=== Directions for this task ===
Reproduce all entries precisely as they are written.

* Begin Given entries *

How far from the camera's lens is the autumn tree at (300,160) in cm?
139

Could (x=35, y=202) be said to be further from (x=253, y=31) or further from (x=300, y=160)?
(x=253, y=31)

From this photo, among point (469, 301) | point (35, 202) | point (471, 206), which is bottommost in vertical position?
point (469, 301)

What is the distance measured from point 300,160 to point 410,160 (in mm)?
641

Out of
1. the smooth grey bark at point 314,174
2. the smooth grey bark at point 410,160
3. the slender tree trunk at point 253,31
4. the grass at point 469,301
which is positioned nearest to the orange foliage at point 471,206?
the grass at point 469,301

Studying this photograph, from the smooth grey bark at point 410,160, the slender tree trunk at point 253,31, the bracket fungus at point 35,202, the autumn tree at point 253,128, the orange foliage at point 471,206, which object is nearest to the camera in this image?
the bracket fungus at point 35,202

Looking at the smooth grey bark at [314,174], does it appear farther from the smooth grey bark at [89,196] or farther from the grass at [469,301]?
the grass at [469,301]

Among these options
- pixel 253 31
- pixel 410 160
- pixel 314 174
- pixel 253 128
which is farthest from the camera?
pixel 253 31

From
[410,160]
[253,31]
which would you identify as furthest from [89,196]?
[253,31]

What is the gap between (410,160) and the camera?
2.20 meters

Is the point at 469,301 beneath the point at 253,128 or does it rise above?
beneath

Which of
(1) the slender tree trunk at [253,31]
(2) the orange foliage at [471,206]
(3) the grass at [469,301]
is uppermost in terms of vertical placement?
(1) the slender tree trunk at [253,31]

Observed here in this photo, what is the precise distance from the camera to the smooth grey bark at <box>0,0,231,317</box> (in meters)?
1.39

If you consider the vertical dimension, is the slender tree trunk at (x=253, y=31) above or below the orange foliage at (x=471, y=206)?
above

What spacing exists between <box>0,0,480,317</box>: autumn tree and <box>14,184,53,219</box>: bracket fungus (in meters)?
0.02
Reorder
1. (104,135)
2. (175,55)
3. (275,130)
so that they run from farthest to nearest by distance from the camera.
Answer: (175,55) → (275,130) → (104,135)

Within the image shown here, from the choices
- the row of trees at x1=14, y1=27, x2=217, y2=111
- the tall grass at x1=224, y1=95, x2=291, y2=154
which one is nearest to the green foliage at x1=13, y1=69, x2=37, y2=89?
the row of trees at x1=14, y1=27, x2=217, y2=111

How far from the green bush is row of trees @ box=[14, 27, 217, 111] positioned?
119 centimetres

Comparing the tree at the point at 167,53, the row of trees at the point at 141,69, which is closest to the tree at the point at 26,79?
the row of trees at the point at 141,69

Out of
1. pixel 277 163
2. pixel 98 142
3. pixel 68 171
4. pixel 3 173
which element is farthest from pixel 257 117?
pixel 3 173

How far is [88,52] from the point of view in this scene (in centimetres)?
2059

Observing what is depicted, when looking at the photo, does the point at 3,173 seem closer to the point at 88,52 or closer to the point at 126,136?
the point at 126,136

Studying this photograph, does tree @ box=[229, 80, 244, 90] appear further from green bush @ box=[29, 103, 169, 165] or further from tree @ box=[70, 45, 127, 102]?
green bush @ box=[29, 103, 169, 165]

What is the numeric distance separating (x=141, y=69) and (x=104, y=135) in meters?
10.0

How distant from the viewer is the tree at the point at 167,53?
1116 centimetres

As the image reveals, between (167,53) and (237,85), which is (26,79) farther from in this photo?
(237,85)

* End Given entries *

=== Task output ===
How far from the camera's lens is the autumn tree at (300,160) in cm?
139

Could (x=35, y=202) be said to be further from (x=253, y=31) or further from (x=300, y=160)?
(x=253, y=31)

From this photo, among point (469, 301) | point (35, 202) | point (471, 206), which is bottommost in vertical position?
point (469, 301)

What is the distance measured from point 300,160 to point 410,160 (in mm)?
641

Out of
1. the smooth grey bark at point 314,174
2. the smooth grey bark at point 410,160
3. the slender tree trunk at point 253,31
4. the grass at point 469,301
which is positioned nearest to the orange foliage at point 471,206?
the grass at point 469,301

Studying this photograph, from the smooth grey bark at point 410,160, the slender tree trunk at point 253,31, the bracket fungus at point 35,202, the autumn tree at point 253,128, the orange foliage at point 471,206, which object is nearest to the camera in this image?
the bracket fungus at point 35,202

Looking at the smooth grey bark at [314,174], does it appear farther from the smooth grey bark at [89,196] or farther from the grass at [469,301]?
the grass at [469,301]

Among these options
- pixel 253 31
- pixel 410 160
- pixel 314 174
- pixel 253 128
which is farthest from the camera?
pixel 253 31

From
[410,160]
[253,31]
which would you identify as furthest from [89,196]?
[253,31]

What is the gap between (410,160) and the camera?
2.20 meters

Is the point at 469,301 beneath the point at 253,128 or does it rise above?
beneath

Which of
(1) the slender tree trunk at [253,31]
(2) the orange foliage at [471,206]
(3) the grass at [469,301]
is uppermost in terms of vertical placement?
(1) the slender tree trunk at [253,31]

Observed here in this photo, what is the precise distance from the camera to the smooth grey bark at <box>0,0,231,317</box> (in meters)?
1.39

If you consider the vertical dimension, is the slender tree trunk at (x=253, y=31) above or below the orange foliage at (x=471, y=206)?
above

What spacing exists between <box>0,0,480,317</box>: autumn tree and <box>14,184,53,219</box>: bracket fungus (in meters)?
0.02
Reorder
1. (104,135)
2. (175,55)
3. (275,130)
so that they run from farthest to nearest by distance from the camera.
Answer: (175,55) → (275,130) → (104,135)

Within the image shown here, from the choices
- the row of trees at x1=14, y1=27, x2=217, y2=111
- the tall grass at x1=224, y1=95, x2=291, y2=154
which one is nearest to the green foliage at x1=13, y1=69, x2=37, y2=89?
the row of trees at x1=14, y1=27, x2=217, y2=111

How far from the green bush is row of trees @ box=[14, 27, 217, 111] positioned?
119 centimetres

Comparing the tree at the point at 167,53, the row of trees at the point at 141,69, which is closest to the tree at the point at 26,79?
the row of trees at the point at 141,69

Out of
1. pixel 277 163
2. pixel 98 142
3. pixel 68 171
4. pixel 3 173
which element is farthest from pixel 257 117?
pixel 3 173

How far is [88,52] from the point of view in this scene (in centimetres)?
2059

Observing what is depicted, when looking at the photo, does the point at 3,173 seem closer to the point at 88,52 or closer to the point at 126,136?
the point at 126,136

Studying this photograph, does tree @ box=[229, 80, 244, 90] appear further from green bush @ box=[29, 103, 169, 165] or further from tree @ box=[70, 45, 127, 102]?
green bush @ box=[29, 103, 169, 165]

What is the numeric distance separating (x=141, y=69) and (x=104, y=135) in meters?
10.0

How distant from the viewer is the tree at the point at 167,53?
1116 centimetres

As the image reveals, between (167,53) and (237,85), which is (26,79) farther from in this photo?
(237,85)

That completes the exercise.